● **Exercise directions**:
Could you repeat the records below word for word?

Start of Given data

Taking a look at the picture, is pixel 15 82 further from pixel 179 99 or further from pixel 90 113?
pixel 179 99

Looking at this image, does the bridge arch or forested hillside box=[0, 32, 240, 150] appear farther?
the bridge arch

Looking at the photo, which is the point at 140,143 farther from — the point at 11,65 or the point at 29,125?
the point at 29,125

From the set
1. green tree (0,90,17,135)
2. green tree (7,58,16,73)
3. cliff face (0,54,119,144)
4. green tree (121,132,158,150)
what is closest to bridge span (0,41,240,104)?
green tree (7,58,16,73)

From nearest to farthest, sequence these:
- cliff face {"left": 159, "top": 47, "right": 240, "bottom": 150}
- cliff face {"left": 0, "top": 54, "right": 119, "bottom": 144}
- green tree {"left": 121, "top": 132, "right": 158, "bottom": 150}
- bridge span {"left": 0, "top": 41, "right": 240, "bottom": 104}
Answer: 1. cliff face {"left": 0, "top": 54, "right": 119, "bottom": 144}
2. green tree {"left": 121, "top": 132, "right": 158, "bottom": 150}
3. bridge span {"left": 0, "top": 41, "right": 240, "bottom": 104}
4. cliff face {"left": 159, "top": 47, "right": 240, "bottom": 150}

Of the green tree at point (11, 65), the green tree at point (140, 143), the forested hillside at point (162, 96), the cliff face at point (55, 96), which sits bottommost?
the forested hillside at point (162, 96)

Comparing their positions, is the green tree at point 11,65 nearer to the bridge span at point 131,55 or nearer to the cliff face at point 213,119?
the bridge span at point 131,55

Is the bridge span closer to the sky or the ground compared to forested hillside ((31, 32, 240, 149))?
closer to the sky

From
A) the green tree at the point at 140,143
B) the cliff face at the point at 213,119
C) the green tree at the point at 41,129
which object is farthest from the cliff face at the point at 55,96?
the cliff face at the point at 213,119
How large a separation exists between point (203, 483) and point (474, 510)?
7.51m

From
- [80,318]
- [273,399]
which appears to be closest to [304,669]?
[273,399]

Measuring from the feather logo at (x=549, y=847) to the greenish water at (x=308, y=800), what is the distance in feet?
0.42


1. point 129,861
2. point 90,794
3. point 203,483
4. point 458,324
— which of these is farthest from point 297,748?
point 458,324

End of Given data

● **Solution to the problem**:
Taking a look at the picture, is pixel 15 82 further from pixel 179 99 or further from pixel 90 113?
pixel 179 99

Looking at this image, does the bridge arch or forested hillside box=[0, 32, 240, 150] appear farther?
the bridge arch

Looking at the photo, which is the point at 140,143 farther from — the point at 11,65 or the point at 29,125?
the point at 29,125

From the set
1. green tree (0,90,17,135)
2. green tree (7,58,16,73)
3. cliff face (0,54,119,144)
4. green tree (121,132,158,150)
what is closest to bridge span (0,41,240,104)?
green tree (7,58,16,73)

From nearest to farthest, sequence these:
- cliff face {"left": 159, "top": 47, "right": 240, "bottom": 150}
- cliff face {"left": 0, "top": 54, "right": 119, "bottom": 144}
- green tree {"left": 121, "top": 132, "right": 158, "bottom": 150}
- bridge span {"left": 0, "top": 41, "right": 240, "bottom": 104}
Answer: 1. cliff face {"left": 0, "top": 54, "right": 119, "bottom": 144}
2. green tree {"left": 121, "top": 132, "right": 158, "bottom": 150}
3. bridge span {"left": 0, "top": 41, "right": 240, "bottom": 104}
4. cliff face {"left": 159, "top": 47, "right": 240, "bottom": 150}

Of the green tree at point (11, 65), the green tree at point (140, 143), the forested hillside at point (162, 96), the cliff face at point (55, 96), which sits bottommost?
the forested hillside at point (162, 96)

Comparing their positions, is the green tree at point 11,65 nearer to the bridge span at point 131,55 or nearer to the cliff face at point 213,119?
the bridge span at point 131,55

Is the bridge span closer to the sky or the ground compared to forested hillside ((31, 32, 240, 149))?
closer to the sky

From
A) the green tree at the point at 140,143
B) the cliff face at the point at 213,119
C) the green tree at the point at 41,129
which object is farthest from the cliff face at the point at 55,96?
the cliff face at the point at 213,119
How large a separation exists between point (203, 483) and point (474, 510)?
7.51m

From
- [80,318]
- [273,399]
which appears to be closest to [304,669]?
[273,399]

Measuring from the feather logo at (x=549, y=847) to the greenish water at (x=308, y=800), what is the distance in feet?
0.42


1. point 129,861
2. point 90,794
3. point 203,483
4. point 458,324
— which of these is farthest from point 297,748?
point 458,324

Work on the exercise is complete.